Pendergast followed him with his gun, blood dripping slowly from the fingers of his left hand, as Alban waded onto the beach and strolled up it. Pendergast remained unmoving, gun still aimed at his son, as Alban continued, in no apparent hurry, to the grassy verge of the shore, climbed the shallow embankment, and strolled into a field of grass, finally melting into the black and unbroken wall of trees at the forest’s edge. Only then did Pendergast—ever so slowly—lower his weapon with a trembling hand.

85

IT WAS CHRISTMAS EVE AT MOUNT MERCY HOSPITAL. A small Douglas fir, freshly cut, stood in the waiting area near the guards’ station, plastic trimmings attached to its branches by discreet rubber bands. Deep within the hospital, a recording of carols was faintly audible. Otherwise, the vast and rambling mansion was cloaked in a nostalgic silence, its resident murderers, poisoners, rapists, arsonists, vivisectors, and social deviants caught up in reveries of Christmases past: of presents received, and—rather more commonly—of presents inflicted.

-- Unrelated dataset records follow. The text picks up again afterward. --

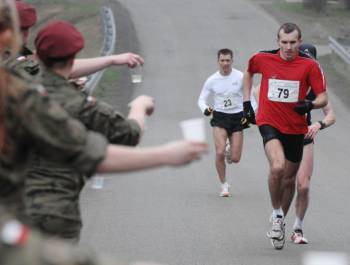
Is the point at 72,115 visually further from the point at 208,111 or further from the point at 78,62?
the point at 208,111

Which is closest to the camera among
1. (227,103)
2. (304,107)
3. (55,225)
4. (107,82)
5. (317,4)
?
(55,225)

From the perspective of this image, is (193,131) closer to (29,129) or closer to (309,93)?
(29,129)

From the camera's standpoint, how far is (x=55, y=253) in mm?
3355

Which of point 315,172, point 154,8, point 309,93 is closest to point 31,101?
point 309,93

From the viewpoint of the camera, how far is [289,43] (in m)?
11.6

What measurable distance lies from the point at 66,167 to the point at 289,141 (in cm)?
633

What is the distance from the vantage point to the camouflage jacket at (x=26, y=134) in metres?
3.90

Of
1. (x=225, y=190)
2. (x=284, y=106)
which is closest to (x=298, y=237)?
(x=284, y=106)

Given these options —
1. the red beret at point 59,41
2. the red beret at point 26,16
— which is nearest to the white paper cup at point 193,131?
the red beret at point 59,41

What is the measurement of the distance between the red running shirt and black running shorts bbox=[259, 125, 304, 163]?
0.04 meters

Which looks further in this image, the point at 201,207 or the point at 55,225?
the point at 201,207

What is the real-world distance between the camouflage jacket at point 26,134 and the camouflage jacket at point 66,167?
142 cm

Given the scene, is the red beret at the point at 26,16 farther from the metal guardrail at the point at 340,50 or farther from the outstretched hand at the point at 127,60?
the metal guardrail at the point at 340,50

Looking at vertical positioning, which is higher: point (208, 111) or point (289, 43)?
point (289, 43)
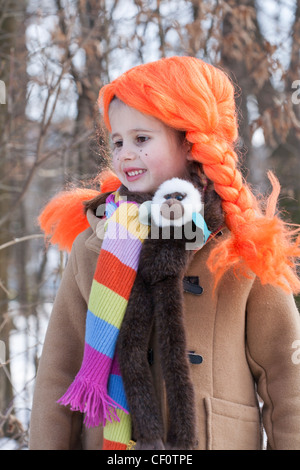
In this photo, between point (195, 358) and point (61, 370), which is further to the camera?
point (61, 370)

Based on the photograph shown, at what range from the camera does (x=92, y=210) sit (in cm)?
183

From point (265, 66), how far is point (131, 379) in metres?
3.18

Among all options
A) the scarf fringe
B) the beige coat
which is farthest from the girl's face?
the scarf fringe

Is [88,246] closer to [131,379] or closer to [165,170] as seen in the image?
[165,170]

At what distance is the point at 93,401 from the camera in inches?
59.0

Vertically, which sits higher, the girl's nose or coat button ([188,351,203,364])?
the girl's nose

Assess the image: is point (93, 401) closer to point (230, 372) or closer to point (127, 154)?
point (230, 372)

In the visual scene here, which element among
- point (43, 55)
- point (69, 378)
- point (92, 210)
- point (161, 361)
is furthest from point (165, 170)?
point (43, 55)

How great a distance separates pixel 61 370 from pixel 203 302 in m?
0.52

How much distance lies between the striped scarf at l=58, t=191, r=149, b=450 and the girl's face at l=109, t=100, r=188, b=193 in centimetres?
11

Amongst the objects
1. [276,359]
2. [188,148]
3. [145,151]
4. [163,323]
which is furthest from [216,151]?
[276,359]

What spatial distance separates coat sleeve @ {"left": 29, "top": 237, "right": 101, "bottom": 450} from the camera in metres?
1.67

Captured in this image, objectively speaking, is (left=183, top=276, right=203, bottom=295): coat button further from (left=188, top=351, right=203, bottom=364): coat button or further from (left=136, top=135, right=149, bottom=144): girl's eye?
(left=136, top=135, right=149, bottom=144): girl's eye

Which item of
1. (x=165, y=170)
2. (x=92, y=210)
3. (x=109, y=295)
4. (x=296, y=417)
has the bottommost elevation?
(x=296, y=417)
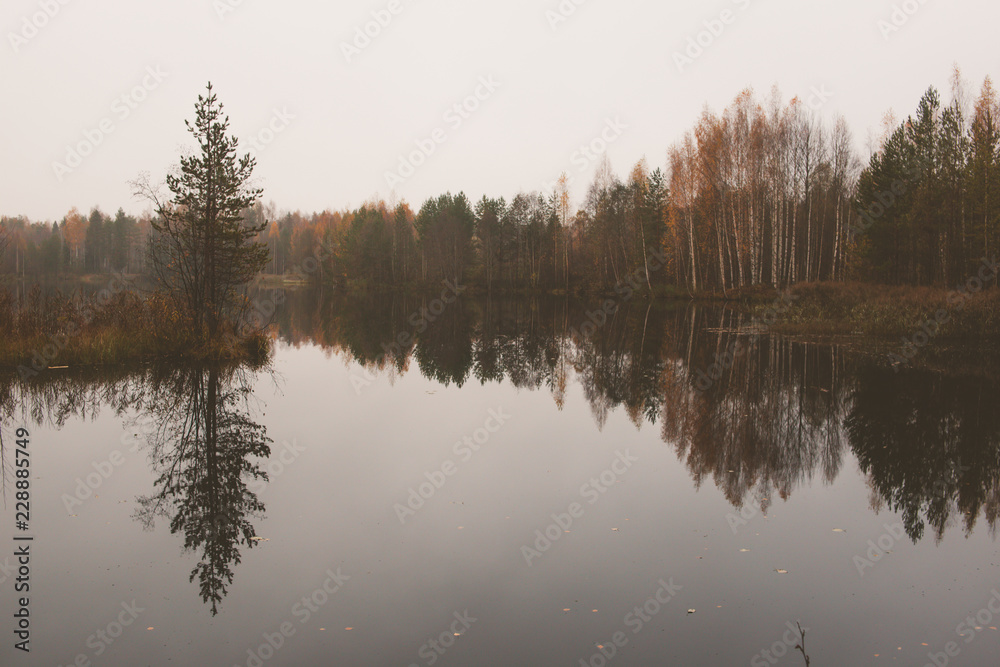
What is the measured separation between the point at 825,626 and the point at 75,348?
17.2 meters

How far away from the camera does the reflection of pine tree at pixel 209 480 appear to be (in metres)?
6.01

Dr. John Felder walked down one of the interior corridors of Mount Mercy, Dr. Ostrom at his side. Over the last several weeks his broken ribs had mostly healed, and the concussion he’d sustained had receded. The only scar—the only external scar—that remained from his ordeal in the Wintour mansion was from the cut on his temple, now a scarlet, jagged line.

Ostrom shook his head. “What a strange case. I still feel we’ve hardly scratched the surface.”

Felder did not respond to that.

Ostrom stopped before a pair of double doors that—like most at Mount Mercy—were unlabeled. A single guard stood outside.

“This is it?” Felder asked.

“Yes. If you need anything, call for the guards.”

Felder extended his hand. “Thank you, Doctor.”

“My pleasure.” Ostrom turned and made his way back down the corridor.

Felder nodded to the guard, took a breath. Then he pushed open the doors and stepped inside.

Beyond lay the Mount Mercy chapel. It was an artifact from the days when the hospital had been a sanatorium for the very rich, and Felder, who had never seen it before, was amazed. It remained unchanged from its late-nineteenth-century zenith, when the numerous bequests of fearful, ailing patients had given the chapel’s designers working capital a Medici would envy. It was a masterpiece in miniature, jewel-like and utterly perfect, the nave only six rows deep, with a single central aisle; and yet the builders had cleverly re-created the ribbed vaults of a gothic cathedral, and in so doing filled both the side walls and the curved ambulatory with delicate, vividly colored stained glass. In the late-afternoon light, the chapel’s interior seemed almost drowned in color; the pews, the slender pillars, the other architectural features, were so dappled and painted with light as to be almost indistinguishable from each other. Felder took a hesitant step forward, and then another. It was like being inside an ecclesiastical kaleidoscope.